Homélie du Frère Daniel BOURGEOIS

 

Nabi-Moussa 

L

es deux textes que nous venons de lire s'éclairent de façon curieuse l'un par l'autre. En effet, dans l'un et l'autre cas il s'agit du début du ministère pour une nouvelle Alliance. Dans le premier cas l'Exode, cet épisode de la manne et des cailles c'est le début du ministère de Moïse : Moïse conduit le peuple à travers le désert et ce peuple a chaud, il a faim, il a soif, on le comprend, et il râle, il murmure en disant : "Pourquoi avons-nous quitté l'Égypte pour venir dans un pays pareil ? Est-ce là la liberté que Dieu nous a promise ?'' Et quand il a bien râlé et que Dieu l'a bien rassasié, le peuple reçoit la Loi. Dans l'autre cas, le Sermon sur la Montagne a souvent été comparé à une Loi nouvelle que le Christ a donnée, mais cette fois-ci, c'est l'inverse. Le Christ parle, énonce la Loi et seulement plus tard Il guérira les malades, Il multipliera les pains, Il rassasiera son peuple. Pourquoi ?

       Parce que, dans le premier cas, l'ancienne Alliance, celle de l'Exode, Dieu avait besoin pour se faire connaître, pour dire son amour au peuple, de graver déjà sa présence à travers une sorte de manque extérieur. Il fallait que ce peuple ait connu une certaine épreuve, un certain dénuement, un certain manque de son environnement créé par une coutume, parce qu'il devait partir pour que, à un moment donné de son existence, parce qu'il avait eu faim, parce qu'il avait eu soif, il commençait à éprouver le désir de son Dieu. Toute l'ancienne Alliance est une alliance dans laquelle Dieu rappelle toujours les bienfaits qu'Il a donnés à son peuple parce que son peuple était auparavant un peuple mal formé, un peuple qui n'était pas un peuple, un peuple qui avait faim, que Dieu est allé recueillir dans le désert, dans sa détresse dans sa faim et dans sa soif. Et la Parole de Dieu est venue, pour ainsi dire, se graver à l'intérieur du désir humain.

       Dans la nouvelle Alliance, et c'est peut-être ce qui explique le côté paradoxal de la prédication de Jésus, Jésus n'a pas besoin d'éveiller ou d'approfondir le désir humain de ces foules. Car elles se sont mises à le suivre, et après tout, elles connaissent tout de même l'enseignement de leur Maître. Elles savent qu'elles sont totalement dépendantes de Dieu pour tout ce qui concerne leur propre besoin et leur propre désir. Plus elles sentent ces besoins et ces désirs se graver dans leur cœur, plus ce peuple a tendance à se retourner vers son Seigneur, à l'époque de Jésus. Mais Jésus veut montrer quelque chose qui est différent.

       Lorsqu'il dit que si on a frappé sur la joue droite, il faut tendre la joue gauche, cela n'est pas un encouragement à je ne sais quel masochisme de se faire souffrir ou de s'anéantir pour le plaisir de se détruire. Lorsqu'Il demande cela, Il veut dire que notre désir face à Dieu en est arrivé à une nouvelle étape.
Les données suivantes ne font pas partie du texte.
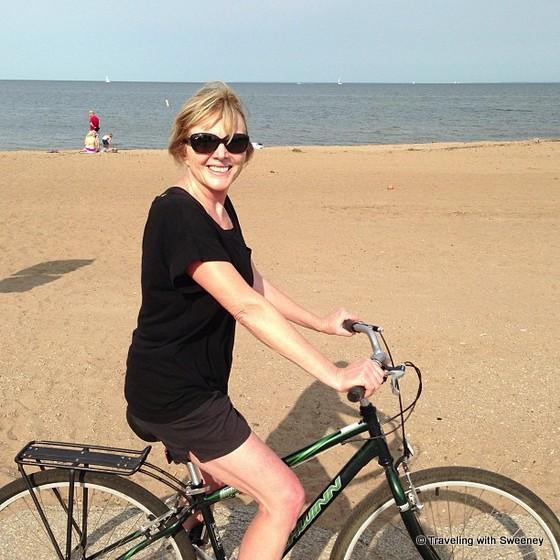 """""""Bike on Red Arrow Beach in Marinette, Wisconsin"""""""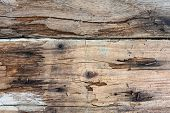 stock photo of shaky  - Old wooden plank board vintage background - JPG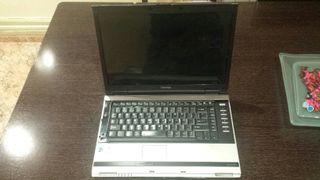 Toshiba M70 Piezas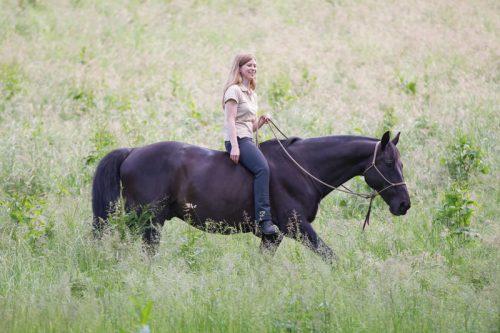 Nadja Müller - Natural Horsemanship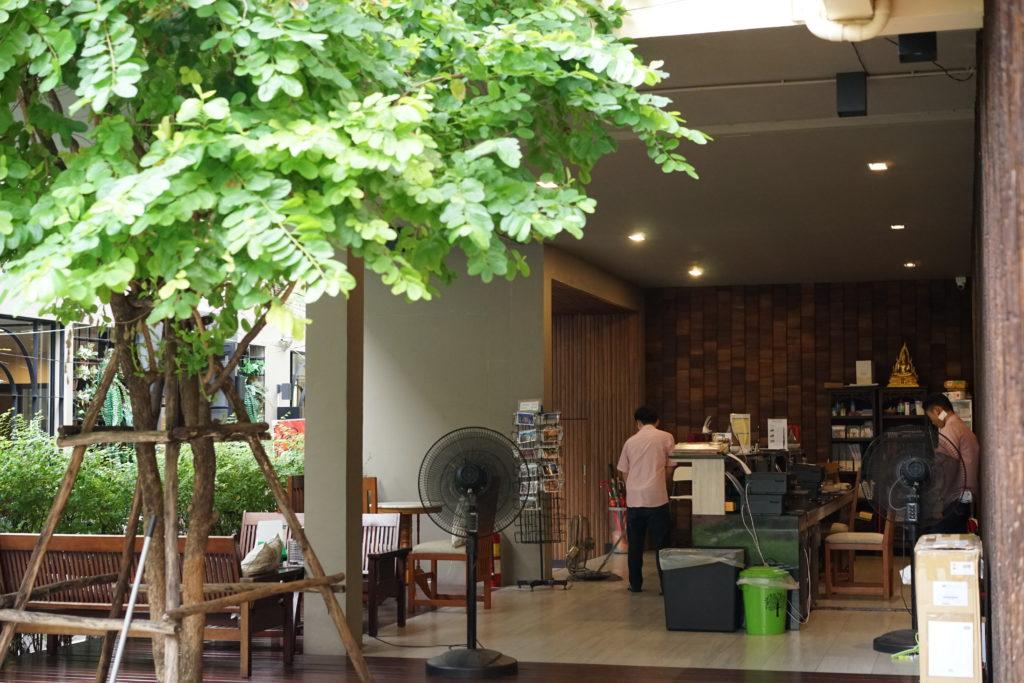 DSC09184 1024x683 - 【タイ バンコク】行くときは気をつけてほしい!バンコクでは全く思うようにいかなかった!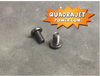 Bulk Choke plate screws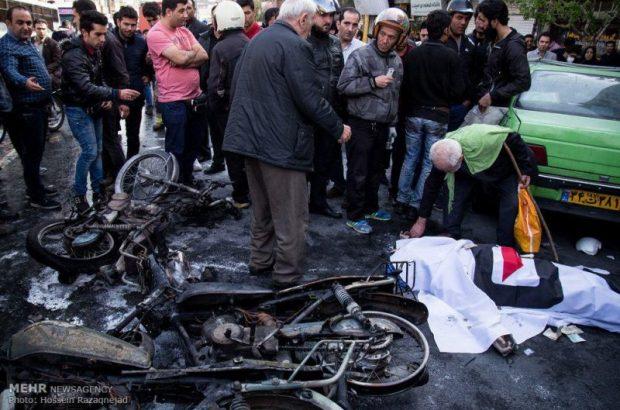 تصادف ها در قم سالانه جان ۳۰۰ تن را می گیرد/ موتورسواران ۲۵ درصد کشته شدگان تصادف های شهری هستند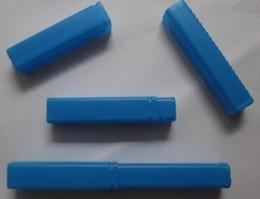 Canada Longueur utile de la boîte à outils en plastique 14mm 120-200mm, boîte Arbor, boîtes télescopiques carrées Offre
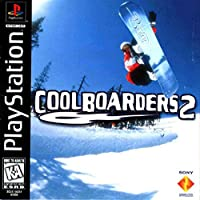 Coolboarders 2 [E]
Notre désir de Dieu ne se mesure plus exactement aux besoins et aux épreuves que l'on subit, mais, à partir du moment où Dieu se donne à nous dans le Christ à partir du moment où Jésus veut être présent avec son peuple, à partir de ce moment-là on ne peut plus mesurer les épreuves, les besoins et les désirs qui traversent nos existences et notre cœur. Parce que cette présence de l'amour infini de Dieu nous est donnée, ce que nous avons à éprouver, ce que nous avons peut-être même à certains moments à souffrir, nous devons le vivre et l'éprouver avec le Seigneur, en sachant que nous ne sommes plus véritablement livrés à cette solitude, nous ne sommes plus simplement face à notre désir, mais nous sommes d'abord face au désir de Dieu sur nous. Et, à partir de ce moment-là, il y a une sorte d'ascèse qui s'impose naturellement qui est de ne plus vouloir compter.

       Nous avons besoin des deux pédagogies dans notre vie. Il y a des moments où nous sommes très tournés vers nos désirs et nos épreuves. Et dans ces moments-là nous savons ce qu'il en coûte de laisser se graver en nous la Parole de Dieu. Mais il y a peut-être d'autres moments, plus difficiles encore, où comme on le dit parfois, c'en est trop. Alors, il faut nous souvenir de ce que le Christ nous a dit dans le sermon sur la montagne. Au fond, la présence de Dieu ne se mesure pas à notre désir, à nos exigences si légitimes soient-ils, mais la Parole de Dieu se mesure uniquement à la force de l'infini de Dieu qui veut se graver en nous. Alors, nous ne pouvons plus calculer, nous ne pouvons plus mesurer.